Guideline-Based Recommendations

Diagnosis

  • Use clinical danger signs such as convulsions, intractable vomiting, lethargy, or prostration to prompt hospital referral per WHO IMCI guidelines.
  • Consider integration of pulse oximetry to detect hypoxemia as an additional vital sign to improve risk stratification.
  • Incorporate host biomarker testing alongside clinical assessment to enhance prognostic accuracy.

Management

  • Refer children with clinical danger signs or hypoxemia for hospital care promptly.
  • Utilize community healthcare worker networks to implement point-of-care testing for biomarkers where feasible.
  • Address barriers to pulse oximetry use including probe availability, cost, and staff training.

Monitoring & Follow-up

  • Monitor vital signs dynamically recognizing their limitations in sensitivity and specificity for early sepsis detection.
  • Observe for progression to severe illness defined by death or need for organ support within 2 days of presentation.
  • Track clinical and biomarker parameters to guide ongoing referral decisions.

Risks

  • Delayed presentation and referral contribute to high mortality in community settings.
  • Reliance solely on clinical danger signs may miss children at risk due to suboptimal accuracy.
  • Barriers to pulse oximetry and biomarker testing limit their current utility in resource-limited settings.

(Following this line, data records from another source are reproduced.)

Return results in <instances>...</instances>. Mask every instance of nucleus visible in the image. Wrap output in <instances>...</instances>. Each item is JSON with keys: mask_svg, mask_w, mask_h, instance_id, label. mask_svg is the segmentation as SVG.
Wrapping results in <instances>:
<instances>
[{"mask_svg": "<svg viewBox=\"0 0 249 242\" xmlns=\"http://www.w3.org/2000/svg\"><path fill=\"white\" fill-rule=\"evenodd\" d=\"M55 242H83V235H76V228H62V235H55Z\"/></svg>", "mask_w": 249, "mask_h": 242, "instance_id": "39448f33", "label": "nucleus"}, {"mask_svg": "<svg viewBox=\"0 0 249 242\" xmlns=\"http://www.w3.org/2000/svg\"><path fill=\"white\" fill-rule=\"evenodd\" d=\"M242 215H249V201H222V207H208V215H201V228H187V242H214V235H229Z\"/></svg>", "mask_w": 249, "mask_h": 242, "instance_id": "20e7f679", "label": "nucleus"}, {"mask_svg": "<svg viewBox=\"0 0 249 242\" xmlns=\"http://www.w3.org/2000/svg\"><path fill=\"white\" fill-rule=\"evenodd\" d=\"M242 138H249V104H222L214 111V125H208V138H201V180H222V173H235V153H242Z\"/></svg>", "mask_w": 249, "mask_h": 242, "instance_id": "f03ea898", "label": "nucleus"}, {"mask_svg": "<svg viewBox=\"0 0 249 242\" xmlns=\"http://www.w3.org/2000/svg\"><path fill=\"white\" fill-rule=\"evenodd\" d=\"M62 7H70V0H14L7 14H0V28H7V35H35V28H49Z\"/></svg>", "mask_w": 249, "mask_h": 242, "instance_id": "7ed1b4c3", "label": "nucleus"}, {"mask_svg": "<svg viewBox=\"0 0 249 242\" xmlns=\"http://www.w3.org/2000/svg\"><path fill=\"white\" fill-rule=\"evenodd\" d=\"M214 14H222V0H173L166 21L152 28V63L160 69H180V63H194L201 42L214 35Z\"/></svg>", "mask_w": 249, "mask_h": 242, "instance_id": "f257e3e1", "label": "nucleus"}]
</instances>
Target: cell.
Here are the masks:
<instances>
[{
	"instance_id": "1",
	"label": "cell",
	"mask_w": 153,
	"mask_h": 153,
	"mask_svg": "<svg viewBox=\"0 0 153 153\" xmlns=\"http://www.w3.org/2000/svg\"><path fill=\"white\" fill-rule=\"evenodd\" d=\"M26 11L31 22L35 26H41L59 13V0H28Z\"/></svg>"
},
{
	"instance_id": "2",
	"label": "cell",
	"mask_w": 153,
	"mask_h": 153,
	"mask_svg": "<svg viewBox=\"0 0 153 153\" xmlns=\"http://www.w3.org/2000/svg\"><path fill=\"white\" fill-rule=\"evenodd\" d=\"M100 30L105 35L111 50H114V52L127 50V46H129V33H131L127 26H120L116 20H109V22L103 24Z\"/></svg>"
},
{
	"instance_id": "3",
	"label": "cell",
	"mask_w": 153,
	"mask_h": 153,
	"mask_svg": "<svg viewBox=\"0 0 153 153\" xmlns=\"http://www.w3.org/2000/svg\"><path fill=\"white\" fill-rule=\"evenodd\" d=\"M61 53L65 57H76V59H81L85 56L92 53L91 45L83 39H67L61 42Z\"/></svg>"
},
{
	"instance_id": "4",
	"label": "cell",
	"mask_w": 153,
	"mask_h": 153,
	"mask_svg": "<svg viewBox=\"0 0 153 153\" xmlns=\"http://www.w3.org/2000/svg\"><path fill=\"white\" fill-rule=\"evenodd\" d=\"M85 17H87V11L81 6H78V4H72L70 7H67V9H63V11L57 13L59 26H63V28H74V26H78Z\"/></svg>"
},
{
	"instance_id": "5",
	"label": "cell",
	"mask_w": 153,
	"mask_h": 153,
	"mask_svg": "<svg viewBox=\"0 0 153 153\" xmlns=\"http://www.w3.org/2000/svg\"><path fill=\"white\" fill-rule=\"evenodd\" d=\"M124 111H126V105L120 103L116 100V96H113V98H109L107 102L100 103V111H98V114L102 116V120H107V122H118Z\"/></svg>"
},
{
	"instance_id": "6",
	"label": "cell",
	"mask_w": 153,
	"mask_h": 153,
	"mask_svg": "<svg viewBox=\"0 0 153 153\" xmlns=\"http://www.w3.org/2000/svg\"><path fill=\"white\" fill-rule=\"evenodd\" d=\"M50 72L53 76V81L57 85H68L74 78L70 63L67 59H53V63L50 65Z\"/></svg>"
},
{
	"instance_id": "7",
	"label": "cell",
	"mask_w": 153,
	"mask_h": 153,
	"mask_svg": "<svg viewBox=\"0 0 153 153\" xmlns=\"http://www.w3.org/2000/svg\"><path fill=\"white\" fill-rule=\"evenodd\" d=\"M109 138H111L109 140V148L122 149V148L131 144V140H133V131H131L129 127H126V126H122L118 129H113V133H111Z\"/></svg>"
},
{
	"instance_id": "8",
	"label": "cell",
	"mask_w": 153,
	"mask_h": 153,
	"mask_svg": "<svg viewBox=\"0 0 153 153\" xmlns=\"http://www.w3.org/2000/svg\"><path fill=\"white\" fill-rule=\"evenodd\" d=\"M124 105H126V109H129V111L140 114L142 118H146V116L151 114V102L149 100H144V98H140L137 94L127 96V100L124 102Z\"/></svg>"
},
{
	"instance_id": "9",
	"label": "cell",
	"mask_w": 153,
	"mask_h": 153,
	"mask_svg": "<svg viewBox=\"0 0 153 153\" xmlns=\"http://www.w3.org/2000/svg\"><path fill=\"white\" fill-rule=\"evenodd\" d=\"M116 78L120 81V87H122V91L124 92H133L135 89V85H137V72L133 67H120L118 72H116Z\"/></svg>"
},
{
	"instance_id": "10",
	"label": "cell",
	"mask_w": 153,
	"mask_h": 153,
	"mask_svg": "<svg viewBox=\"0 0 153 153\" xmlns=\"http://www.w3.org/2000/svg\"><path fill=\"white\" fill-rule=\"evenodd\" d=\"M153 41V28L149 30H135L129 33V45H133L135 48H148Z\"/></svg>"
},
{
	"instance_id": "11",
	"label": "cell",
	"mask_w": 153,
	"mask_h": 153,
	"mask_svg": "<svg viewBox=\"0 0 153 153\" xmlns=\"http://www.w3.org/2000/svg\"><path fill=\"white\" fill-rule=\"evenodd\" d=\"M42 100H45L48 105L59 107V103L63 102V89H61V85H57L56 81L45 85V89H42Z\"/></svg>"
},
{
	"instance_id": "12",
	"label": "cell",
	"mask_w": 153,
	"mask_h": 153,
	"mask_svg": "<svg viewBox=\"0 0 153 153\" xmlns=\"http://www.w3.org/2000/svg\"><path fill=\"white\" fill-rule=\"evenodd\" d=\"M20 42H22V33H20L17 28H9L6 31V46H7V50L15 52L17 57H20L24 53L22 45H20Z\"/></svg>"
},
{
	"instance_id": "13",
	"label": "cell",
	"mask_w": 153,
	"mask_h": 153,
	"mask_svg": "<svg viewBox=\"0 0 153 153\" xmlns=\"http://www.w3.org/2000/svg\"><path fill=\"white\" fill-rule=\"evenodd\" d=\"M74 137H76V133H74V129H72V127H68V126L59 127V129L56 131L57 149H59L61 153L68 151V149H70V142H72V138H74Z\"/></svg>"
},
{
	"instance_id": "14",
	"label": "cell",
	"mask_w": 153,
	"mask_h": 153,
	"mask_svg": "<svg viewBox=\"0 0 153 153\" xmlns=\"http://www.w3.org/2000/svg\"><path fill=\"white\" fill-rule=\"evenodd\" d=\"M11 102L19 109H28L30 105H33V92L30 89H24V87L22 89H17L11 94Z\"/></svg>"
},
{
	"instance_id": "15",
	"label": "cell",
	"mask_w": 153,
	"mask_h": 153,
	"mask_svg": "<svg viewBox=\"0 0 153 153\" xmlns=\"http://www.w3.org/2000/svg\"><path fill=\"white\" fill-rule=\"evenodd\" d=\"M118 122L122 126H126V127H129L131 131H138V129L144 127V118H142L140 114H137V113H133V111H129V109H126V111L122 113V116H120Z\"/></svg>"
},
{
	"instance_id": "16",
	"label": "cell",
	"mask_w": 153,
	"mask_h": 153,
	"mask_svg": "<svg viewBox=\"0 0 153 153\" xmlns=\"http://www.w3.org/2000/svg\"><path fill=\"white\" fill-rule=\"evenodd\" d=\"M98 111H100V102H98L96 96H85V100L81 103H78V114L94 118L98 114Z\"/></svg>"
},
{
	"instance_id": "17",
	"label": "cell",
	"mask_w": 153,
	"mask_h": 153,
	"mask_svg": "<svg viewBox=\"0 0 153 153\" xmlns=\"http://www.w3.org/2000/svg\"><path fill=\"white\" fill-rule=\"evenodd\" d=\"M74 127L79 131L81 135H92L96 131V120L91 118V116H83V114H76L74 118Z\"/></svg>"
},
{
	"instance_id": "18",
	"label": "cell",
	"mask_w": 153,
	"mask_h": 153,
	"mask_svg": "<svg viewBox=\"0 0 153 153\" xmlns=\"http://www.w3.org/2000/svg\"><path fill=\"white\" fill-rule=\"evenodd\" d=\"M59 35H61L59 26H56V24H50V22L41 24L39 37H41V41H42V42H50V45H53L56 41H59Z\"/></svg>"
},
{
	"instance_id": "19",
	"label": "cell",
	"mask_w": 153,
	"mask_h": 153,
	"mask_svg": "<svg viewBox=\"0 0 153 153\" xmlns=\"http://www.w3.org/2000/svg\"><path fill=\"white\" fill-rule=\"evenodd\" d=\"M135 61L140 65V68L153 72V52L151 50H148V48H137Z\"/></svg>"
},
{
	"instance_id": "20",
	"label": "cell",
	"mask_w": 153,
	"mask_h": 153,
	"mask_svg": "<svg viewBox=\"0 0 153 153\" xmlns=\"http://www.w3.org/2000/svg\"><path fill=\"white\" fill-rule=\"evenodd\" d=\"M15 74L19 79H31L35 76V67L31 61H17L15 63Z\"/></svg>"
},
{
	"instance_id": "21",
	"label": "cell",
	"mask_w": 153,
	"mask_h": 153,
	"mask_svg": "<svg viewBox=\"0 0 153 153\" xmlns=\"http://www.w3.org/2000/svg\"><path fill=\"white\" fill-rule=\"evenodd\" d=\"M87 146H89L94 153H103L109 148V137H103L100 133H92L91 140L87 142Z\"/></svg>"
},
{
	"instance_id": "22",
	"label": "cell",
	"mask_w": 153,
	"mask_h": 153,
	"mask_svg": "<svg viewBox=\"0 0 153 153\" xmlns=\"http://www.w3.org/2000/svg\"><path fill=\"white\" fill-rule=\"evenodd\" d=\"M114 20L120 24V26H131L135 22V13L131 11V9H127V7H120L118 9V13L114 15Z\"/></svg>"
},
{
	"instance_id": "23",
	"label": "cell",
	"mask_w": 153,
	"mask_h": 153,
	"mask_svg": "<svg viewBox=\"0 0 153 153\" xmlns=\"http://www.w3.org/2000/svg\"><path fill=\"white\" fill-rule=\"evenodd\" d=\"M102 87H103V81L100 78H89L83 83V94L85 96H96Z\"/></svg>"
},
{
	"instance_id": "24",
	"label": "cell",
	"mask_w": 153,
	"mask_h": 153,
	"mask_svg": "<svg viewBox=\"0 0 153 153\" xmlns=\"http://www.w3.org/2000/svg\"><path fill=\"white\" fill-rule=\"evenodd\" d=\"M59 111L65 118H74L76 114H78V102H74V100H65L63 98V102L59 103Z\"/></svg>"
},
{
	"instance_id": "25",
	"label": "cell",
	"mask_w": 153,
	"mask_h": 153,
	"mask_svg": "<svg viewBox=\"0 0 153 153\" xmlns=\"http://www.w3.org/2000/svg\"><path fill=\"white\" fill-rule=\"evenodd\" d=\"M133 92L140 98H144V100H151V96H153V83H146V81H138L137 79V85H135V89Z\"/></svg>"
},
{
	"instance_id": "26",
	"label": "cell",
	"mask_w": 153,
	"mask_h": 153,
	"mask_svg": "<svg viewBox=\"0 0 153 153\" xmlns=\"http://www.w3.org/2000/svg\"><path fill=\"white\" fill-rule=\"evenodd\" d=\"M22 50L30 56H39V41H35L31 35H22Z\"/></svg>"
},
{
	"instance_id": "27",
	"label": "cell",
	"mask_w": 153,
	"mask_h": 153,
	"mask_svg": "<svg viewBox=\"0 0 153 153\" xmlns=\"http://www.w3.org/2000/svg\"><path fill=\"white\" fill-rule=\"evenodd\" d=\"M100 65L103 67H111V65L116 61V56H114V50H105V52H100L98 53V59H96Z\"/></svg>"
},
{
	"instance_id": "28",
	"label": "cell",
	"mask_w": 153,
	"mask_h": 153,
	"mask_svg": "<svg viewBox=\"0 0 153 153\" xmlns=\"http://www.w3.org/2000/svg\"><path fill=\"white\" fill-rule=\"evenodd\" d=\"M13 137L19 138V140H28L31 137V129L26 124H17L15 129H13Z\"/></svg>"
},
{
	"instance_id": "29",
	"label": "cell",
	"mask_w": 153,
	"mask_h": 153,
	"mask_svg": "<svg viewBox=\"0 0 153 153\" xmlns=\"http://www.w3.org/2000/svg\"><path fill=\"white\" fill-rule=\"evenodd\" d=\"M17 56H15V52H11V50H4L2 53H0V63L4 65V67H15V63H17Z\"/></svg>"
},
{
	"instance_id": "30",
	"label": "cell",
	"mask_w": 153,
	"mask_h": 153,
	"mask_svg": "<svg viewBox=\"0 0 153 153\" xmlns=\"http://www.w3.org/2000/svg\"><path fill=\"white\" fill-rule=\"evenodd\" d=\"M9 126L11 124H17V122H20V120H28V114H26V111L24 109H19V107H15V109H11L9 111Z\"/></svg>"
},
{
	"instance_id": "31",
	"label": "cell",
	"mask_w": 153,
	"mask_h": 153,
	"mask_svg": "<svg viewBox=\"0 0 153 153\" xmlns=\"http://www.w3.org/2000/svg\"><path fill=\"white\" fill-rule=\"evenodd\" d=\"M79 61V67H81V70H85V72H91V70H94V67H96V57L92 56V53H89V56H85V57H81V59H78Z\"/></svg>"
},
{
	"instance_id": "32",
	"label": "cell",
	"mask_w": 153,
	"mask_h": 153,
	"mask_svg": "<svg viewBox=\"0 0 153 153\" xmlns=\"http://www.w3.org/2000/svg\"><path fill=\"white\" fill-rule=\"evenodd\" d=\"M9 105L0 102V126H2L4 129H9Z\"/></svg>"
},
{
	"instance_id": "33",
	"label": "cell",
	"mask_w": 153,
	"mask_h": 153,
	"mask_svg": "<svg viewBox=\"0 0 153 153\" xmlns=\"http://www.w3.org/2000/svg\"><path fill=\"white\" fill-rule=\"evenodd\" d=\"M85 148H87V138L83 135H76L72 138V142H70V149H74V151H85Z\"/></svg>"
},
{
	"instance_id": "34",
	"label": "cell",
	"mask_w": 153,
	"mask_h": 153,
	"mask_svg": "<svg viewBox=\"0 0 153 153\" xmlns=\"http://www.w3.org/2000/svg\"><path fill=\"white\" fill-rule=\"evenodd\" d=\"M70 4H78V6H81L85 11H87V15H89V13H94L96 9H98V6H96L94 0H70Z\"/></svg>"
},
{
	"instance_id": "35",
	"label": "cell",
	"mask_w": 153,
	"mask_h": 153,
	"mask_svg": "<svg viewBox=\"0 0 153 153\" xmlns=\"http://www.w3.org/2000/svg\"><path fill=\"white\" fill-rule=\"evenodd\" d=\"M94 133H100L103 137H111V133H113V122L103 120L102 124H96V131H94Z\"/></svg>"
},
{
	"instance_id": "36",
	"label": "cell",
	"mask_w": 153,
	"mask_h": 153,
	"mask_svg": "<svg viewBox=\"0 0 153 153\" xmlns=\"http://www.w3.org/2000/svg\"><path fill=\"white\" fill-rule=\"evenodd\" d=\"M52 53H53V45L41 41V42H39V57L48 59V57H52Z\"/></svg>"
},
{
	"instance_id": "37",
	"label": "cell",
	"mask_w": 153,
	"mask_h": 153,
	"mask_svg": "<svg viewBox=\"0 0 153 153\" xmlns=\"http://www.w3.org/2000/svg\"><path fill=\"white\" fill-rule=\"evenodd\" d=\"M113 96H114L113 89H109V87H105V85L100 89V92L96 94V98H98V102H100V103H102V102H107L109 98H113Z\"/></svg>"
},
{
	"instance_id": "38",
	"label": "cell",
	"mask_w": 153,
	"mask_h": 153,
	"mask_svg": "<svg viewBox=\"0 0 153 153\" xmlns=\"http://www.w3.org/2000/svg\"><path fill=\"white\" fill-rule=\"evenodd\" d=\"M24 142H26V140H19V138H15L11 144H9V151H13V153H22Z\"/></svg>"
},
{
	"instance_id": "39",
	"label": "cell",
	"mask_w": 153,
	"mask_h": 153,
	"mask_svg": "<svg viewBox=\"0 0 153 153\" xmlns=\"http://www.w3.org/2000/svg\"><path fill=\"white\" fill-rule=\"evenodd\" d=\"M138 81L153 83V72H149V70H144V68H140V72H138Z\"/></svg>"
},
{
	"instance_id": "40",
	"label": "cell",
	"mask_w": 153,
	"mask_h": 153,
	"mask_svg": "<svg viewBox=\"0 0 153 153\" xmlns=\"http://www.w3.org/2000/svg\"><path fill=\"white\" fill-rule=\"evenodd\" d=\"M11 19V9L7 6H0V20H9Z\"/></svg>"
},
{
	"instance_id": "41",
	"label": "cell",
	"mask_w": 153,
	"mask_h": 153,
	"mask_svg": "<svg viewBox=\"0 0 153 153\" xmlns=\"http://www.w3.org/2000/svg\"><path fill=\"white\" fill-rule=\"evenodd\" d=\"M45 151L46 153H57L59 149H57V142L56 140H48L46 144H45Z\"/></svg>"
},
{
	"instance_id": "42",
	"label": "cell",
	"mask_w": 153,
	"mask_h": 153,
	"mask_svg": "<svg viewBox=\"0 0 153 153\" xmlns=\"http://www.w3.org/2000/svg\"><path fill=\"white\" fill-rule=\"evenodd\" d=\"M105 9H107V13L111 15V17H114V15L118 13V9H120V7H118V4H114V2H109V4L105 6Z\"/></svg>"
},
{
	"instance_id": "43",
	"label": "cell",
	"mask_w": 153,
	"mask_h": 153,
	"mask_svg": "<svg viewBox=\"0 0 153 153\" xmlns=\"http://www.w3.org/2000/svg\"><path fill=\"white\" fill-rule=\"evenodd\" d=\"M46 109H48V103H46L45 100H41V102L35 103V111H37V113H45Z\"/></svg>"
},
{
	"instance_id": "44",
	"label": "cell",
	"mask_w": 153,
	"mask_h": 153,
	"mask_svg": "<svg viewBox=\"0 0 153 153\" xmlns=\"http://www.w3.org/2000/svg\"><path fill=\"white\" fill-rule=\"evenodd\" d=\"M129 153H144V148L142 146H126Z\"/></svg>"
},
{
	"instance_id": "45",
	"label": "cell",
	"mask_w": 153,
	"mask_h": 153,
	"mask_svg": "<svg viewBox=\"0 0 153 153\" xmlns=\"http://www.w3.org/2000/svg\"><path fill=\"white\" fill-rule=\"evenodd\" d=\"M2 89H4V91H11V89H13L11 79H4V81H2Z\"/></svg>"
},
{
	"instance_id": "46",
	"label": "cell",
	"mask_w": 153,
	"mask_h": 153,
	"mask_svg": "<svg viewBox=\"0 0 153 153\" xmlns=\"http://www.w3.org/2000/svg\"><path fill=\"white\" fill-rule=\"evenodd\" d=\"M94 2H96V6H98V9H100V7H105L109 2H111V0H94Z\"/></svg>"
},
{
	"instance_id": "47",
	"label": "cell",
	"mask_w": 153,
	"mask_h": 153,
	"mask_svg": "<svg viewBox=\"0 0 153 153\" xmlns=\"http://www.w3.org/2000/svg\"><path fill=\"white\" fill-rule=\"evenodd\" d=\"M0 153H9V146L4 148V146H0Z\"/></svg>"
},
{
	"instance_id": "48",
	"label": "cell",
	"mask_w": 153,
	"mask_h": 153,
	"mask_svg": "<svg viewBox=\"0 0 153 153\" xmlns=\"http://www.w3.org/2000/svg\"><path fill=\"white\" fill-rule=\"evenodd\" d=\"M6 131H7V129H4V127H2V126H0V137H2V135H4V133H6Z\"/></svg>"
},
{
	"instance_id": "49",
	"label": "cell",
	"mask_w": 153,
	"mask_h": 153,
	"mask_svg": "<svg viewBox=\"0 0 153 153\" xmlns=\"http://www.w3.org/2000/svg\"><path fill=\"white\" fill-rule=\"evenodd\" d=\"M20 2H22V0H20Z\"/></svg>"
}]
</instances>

Patient & Prescribing Data

3,405 febrile children aged 1−59 months recruited from community settings in South and Southeast Asia

39.4% had prior community care; 5.7% received parenteral treatment; 3.9% progressed to severe illness requiring organ support or resulting in death within 2 days

Clinical Best Practices

  • Combine simple clinical parameters with pulse oximetry and host biomarker testing to improve referral decision-making.
  • Train community healthcare workers in use of pulse oximetry and point-of-care biomarker tests.
  • Prioritize early identification and referral of children showing clinical danger signs or hypoxemia to reduce mortality.
  • Consider local context including access barriers and resource availability when implementing referral protocols.